The first hurdle is getting past the query stage, to have a literary agent ask for a partial manuscript. Only three times have I taken the next step, to send a full after a partial, which was a rush in its own way even though all three attempts were ultimately rejected. Maybe having a decent query letter is a moral victory, but on the rocky road to publishing, it's only a tiny step. Some have said the writing was good, the characters fleshed out, but it is always the same old "tight market" excuse at the end.
I'm working on a fifth manuscript, with partials and fulls out on two earlier novels. All this querying and rejection is getting to me. The only solution is to focus on the current WIP and read even more - to research what sort of drivel is marketable and head in that direction. I started writing because I could not find anything worth reading. If I want to be published, I will have to write something that I would not bother with if I found it in a bookstore, because that is what is selling. Before publishing worthwhile prose, perhaps an author has to pay their dues with the same old same old that publishing houses are most comfortable with. Don't know if I will write like that, though. I'll probably just keep writing what I like for the pleasure of it, and keep trying to break into the industry. Life is long, and I am not so old.

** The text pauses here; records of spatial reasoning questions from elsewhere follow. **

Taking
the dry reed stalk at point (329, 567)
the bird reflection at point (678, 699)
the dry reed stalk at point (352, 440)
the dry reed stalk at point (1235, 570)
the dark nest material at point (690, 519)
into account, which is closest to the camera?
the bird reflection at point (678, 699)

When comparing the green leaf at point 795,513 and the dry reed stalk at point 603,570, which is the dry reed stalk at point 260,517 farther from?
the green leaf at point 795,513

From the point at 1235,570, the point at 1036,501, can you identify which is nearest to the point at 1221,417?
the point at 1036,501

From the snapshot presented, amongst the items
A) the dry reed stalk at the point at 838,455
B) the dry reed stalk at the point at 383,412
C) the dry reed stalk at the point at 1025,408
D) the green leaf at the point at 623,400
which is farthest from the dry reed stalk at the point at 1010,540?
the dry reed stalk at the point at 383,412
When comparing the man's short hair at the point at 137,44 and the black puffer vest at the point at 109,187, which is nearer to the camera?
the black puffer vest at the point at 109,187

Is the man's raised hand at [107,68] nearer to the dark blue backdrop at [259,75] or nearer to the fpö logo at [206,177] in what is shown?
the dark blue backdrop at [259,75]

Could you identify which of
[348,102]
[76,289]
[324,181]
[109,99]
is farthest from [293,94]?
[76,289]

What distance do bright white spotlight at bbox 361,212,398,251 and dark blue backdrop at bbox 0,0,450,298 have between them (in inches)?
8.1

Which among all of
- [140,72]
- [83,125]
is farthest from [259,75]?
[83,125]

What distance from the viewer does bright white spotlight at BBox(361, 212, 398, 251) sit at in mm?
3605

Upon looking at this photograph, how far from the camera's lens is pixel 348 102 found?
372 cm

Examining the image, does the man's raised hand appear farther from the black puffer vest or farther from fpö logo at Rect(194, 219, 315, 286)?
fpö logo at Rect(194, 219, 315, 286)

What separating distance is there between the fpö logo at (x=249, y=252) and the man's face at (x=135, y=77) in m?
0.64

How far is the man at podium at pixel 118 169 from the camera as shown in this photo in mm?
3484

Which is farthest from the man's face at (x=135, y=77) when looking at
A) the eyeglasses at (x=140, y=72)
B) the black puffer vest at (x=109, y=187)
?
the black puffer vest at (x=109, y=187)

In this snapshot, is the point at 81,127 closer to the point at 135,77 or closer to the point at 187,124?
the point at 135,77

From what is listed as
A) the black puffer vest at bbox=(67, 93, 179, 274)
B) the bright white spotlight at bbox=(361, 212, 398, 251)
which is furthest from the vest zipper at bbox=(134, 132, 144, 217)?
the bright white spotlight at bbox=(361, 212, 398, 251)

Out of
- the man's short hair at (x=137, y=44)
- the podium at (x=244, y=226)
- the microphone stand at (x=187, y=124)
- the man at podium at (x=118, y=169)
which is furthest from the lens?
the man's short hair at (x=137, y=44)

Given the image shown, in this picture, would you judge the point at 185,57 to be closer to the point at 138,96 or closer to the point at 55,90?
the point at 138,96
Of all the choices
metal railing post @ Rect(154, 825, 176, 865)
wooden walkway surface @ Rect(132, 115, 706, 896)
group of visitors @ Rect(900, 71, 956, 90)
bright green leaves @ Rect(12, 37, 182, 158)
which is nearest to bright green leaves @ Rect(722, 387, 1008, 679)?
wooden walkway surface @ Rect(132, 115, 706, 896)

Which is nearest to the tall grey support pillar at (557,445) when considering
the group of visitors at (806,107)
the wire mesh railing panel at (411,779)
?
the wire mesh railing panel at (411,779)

Word on the street is that literary agents go into a sort of hiatus during December because of the holidays. I suspect that some agents go into a hiatus whenever they are swamped with material, and then exit the break by ignoring whatever they did not get to. I've been waiting - well, not anymore - on Sally Wofford-Girand since October, 2004 (partial), Ethan Ellenberg since February (full), Julia Lord since April (partial), Matt McGowan and Susan Golomb since May (partials), Robert Guinsler since March (full), and Andrea Cirillo since September (full with requested edits). As a courtesy, I would expect a reply, especially since I included a SASE for a response. Following up has proven to be pointless, because my e-mails have been just as ignored as the manuscripts. Must be the New York state of mind - rudeness is not a fault, just a way of life.